It is often necessary to describe a work center using more than one single role and the information stored within it about menu structure, authorization data, and user assignments. To simplify maintenance and improve reusability, it is also possible to modularize a work center using several roles, which are then combined in a composite role. This possibility simplifies user administration and makes it easier for the company's HR team or Support department to assign authorizations.
Advantages of Composite Roles
One work center
One composite role
One assignment
One central menu

This container can contain any content. For reasons of clarity, it does not make sense and is therefore not possible to add composite roles to composite roles.
Hint
The SAP system does not use different names for single and composite roles. When creating or naming your roles, you should consider a naming convention that supports the differentiation of single and composite roles.
Disadvantages of Composite Roles
Since composite roles are only a shell for combined roles, they do not have any authorization data themselves.
Hint
If you want to change the authorizations (that are represented by a composite role), you must maintain the data for each role of the composite role.

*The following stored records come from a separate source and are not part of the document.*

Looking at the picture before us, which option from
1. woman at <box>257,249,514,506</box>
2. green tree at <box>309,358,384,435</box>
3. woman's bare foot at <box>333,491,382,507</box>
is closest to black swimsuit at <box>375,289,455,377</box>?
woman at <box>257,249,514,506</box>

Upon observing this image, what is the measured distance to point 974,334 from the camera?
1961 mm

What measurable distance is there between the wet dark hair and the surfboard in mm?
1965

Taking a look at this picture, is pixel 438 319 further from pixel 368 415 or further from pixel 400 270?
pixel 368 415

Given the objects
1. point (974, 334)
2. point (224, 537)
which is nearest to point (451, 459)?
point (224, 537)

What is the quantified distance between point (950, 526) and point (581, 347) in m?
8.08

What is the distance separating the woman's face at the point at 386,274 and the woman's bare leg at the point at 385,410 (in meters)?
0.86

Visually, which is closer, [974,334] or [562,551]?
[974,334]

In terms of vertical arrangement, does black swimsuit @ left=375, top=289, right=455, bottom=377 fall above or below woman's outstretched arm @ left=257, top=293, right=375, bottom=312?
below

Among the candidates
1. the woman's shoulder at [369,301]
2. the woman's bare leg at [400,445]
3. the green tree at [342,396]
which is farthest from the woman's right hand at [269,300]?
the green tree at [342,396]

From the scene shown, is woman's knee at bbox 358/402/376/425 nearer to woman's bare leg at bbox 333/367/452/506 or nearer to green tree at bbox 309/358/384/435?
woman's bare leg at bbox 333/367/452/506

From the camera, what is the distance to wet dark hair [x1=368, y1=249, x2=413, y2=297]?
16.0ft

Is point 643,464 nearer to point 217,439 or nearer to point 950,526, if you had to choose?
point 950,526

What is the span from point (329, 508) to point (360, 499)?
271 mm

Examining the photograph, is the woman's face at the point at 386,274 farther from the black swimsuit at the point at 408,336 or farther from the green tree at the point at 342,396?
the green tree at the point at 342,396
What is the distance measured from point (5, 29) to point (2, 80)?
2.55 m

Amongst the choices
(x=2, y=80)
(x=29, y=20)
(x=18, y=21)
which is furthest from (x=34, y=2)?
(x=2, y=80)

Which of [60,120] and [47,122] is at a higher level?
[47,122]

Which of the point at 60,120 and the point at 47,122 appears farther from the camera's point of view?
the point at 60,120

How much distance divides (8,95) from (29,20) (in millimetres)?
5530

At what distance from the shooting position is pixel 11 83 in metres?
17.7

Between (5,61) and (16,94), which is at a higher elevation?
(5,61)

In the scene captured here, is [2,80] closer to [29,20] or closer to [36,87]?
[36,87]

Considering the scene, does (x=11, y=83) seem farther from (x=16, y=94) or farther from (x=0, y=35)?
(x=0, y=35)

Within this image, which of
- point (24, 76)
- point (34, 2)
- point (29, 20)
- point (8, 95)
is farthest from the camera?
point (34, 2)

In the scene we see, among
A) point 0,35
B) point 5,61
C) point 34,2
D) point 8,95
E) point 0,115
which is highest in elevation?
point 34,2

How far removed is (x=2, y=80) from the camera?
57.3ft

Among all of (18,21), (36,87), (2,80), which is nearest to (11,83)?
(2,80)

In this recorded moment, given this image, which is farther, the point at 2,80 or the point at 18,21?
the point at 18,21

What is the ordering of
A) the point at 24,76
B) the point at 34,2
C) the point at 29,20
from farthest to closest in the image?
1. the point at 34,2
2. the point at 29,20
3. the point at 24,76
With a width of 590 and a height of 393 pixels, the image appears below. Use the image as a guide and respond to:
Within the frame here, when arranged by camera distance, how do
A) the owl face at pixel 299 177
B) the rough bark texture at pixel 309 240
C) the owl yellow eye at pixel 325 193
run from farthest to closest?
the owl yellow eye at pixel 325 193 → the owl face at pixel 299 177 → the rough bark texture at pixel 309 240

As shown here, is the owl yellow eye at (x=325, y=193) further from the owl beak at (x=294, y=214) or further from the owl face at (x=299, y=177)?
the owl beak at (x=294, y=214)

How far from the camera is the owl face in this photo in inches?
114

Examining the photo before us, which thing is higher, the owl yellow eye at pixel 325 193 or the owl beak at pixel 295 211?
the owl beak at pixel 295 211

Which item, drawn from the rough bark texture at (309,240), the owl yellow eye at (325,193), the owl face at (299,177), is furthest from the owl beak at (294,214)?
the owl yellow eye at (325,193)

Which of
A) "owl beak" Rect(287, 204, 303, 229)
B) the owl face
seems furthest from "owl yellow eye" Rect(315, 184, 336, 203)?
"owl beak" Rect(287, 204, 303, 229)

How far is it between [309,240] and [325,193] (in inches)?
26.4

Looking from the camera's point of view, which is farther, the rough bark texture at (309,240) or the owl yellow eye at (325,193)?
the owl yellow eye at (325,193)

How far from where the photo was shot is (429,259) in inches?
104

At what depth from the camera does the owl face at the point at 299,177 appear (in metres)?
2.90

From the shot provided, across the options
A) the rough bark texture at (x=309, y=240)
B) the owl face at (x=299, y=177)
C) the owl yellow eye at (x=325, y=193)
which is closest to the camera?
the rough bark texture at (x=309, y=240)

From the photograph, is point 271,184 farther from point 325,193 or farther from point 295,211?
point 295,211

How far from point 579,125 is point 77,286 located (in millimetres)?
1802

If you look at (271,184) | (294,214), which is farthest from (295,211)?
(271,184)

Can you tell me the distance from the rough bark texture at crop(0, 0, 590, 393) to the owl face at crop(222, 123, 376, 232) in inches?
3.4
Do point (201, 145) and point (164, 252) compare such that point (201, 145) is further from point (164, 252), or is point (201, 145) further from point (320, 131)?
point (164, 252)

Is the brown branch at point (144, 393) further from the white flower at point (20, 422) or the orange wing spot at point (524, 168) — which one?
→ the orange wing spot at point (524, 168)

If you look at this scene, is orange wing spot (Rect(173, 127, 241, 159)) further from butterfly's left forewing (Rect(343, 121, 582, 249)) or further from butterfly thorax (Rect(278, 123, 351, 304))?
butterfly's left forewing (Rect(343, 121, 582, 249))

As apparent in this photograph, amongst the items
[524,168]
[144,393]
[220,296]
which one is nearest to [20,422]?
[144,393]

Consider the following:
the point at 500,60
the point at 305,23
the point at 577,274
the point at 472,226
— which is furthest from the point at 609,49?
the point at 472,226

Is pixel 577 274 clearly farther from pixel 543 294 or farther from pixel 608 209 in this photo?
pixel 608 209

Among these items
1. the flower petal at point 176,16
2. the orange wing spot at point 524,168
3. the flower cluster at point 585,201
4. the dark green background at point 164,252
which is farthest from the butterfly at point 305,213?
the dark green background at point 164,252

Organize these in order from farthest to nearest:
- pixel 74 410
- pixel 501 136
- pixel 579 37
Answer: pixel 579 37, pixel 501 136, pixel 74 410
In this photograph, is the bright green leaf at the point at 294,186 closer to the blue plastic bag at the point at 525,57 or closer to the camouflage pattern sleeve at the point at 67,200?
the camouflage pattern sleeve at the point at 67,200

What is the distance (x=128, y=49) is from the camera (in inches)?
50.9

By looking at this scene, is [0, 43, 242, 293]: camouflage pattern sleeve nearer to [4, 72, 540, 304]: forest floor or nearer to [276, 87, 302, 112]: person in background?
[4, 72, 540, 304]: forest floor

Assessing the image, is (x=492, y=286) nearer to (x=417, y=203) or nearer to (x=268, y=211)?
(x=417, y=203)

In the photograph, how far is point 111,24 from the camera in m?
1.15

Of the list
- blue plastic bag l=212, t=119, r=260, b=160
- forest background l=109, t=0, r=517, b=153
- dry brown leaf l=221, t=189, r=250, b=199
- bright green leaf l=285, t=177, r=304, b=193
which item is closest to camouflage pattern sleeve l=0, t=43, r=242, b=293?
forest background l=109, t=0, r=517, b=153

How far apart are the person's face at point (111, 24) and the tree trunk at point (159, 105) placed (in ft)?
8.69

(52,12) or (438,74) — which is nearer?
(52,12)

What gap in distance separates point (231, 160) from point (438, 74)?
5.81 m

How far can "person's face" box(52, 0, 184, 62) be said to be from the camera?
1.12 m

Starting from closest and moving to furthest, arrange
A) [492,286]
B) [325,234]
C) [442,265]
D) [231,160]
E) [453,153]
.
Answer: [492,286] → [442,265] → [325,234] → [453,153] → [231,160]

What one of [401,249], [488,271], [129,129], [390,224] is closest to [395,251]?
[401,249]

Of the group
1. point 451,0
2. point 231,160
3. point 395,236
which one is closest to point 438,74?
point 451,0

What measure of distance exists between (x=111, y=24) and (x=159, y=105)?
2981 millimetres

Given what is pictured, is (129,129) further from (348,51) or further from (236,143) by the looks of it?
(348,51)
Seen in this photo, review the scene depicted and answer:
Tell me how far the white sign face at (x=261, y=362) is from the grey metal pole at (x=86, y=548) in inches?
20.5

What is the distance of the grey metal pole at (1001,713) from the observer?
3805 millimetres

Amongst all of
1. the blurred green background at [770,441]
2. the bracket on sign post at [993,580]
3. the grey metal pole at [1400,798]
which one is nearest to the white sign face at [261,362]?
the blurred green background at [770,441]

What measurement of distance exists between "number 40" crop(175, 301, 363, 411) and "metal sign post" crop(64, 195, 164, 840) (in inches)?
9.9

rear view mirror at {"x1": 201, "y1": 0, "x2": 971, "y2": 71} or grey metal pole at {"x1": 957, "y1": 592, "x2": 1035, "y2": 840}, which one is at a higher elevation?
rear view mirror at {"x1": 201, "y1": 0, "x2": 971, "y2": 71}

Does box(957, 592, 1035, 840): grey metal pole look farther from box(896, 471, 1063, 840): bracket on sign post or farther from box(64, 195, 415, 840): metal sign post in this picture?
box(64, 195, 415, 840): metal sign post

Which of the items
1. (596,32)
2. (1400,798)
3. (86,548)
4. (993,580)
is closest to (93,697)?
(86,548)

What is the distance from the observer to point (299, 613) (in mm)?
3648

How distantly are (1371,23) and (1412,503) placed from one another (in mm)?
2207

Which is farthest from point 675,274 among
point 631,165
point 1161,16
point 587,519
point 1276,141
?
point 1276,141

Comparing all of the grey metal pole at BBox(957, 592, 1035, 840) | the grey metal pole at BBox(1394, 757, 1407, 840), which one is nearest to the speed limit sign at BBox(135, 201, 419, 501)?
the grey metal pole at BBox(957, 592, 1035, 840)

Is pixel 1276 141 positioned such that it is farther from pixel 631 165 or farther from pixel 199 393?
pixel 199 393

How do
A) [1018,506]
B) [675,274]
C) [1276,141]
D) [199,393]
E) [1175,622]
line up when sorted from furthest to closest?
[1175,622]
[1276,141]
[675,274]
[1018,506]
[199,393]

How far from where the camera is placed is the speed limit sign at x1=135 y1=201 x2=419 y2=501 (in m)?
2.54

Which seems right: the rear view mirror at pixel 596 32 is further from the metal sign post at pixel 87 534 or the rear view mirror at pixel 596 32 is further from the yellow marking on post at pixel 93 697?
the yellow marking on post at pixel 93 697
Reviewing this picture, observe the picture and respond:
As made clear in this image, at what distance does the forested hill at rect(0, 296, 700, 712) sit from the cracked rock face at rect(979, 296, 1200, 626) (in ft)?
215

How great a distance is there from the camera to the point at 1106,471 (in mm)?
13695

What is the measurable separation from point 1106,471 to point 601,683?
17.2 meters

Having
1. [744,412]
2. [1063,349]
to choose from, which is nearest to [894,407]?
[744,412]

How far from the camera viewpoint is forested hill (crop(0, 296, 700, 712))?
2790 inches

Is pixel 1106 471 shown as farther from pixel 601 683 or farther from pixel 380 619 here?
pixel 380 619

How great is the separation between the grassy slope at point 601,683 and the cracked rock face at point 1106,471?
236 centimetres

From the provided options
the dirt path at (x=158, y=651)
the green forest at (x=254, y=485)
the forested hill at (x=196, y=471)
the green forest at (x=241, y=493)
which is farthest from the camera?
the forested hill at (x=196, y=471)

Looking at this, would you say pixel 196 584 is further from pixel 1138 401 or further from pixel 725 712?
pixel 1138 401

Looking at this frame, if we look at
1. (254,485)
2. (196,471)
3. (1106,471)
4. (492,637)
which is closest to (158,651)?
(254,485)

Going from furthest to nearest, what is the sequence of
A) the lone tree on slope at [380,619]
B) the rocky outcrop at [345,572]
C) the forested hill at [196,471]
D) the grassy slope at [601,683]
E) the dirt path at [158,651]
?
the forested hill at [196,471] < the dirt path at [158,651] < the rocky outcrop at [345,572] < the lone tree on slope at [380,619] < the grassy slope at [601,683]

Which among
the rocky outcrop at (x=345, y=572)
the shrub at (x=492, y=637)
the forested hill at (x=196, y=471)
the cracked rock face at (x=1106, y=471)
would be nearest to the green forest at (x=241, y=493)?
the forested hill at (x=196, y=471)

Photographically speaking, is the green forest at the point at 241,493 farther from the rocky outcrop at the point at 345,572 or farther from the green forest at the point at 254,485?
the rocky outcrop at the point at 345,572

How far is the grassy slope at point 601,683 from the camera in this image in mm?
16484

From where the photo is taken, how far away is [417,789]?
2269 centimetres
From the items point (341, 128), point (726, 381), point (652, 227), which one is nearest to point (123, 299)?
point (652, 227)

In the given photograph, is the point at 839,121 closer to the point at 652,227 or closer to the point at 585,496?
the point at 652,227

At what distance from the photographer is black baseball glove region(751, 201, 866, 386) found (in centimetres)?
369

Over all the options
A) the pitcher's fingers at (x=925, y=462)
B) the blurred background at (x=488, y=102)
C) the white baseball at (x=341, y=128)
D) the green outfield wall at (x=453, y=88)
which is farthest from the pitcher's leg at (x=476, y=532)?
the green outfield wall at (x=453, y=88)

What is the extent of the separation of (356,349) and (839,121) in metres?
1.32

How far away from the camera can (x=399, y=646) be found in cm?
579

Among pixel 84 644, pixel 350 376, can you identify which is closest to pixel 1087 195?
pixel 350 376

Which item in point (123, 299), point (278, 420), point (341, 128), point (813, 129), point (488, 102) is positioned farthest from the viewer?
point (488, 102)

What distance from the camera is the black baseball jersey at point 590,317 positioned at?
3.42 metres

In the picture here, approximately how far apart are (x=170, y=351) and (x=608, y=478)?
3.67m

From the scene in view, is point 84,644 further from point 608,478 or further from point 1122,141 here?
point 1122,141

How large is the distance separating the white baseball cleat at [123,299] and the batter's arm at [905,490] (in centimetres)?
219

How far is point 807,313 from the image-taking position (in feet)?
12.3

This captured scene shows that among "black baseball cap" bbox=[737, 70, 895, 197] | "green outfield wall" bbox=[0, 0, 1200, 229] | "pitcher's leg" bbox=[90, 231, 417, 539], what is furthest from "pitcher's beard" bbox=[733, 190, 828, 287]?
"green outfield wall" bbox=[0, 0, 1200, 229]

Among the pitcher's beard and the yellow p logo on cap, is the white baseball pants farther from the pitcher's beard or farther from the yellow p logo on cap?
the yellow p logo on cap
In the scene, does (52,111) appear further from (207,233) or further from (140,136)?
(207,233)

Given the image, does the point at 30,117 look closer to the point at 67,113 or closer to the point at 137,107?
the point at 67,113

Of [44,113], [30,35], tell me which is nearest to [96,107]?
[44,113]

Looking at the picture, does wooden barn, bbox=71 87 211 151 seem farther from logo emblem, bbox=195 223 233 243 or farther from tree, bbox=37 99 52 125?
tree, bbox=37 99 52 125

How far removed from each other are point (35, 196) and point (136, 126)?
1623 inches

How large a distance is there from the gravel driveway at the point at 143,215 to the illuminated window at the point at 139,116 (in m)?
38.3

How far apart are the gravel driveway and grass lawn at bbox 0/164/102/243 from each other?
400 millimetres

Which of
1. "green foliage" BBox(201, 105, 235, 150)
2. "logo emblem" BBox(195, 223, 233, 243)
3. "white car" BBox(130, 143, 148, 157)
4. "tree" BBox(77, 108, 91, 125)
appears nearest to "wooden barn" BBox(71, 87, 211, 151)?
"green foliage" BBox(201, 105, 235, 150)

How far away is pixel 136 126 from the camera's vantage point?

Creating composite roles makes sense if some of your employees need authorizations from several roles. Instead of adding each user separately to each role required, you can set up a composite role and assign it to the users of that group.
The users assigned to a composite role are automatically assigned to the corresponding (elementary) roles during the comparison. The contents of the composite roles are automatically resolved and the single roles contained in them are entered.
In the master record, the assigned composite roles are displayed as usual, but the associated roles are displayed with "blue text on a gray background". These fields cannot be changed. The user assignment can only be changed through the composite role.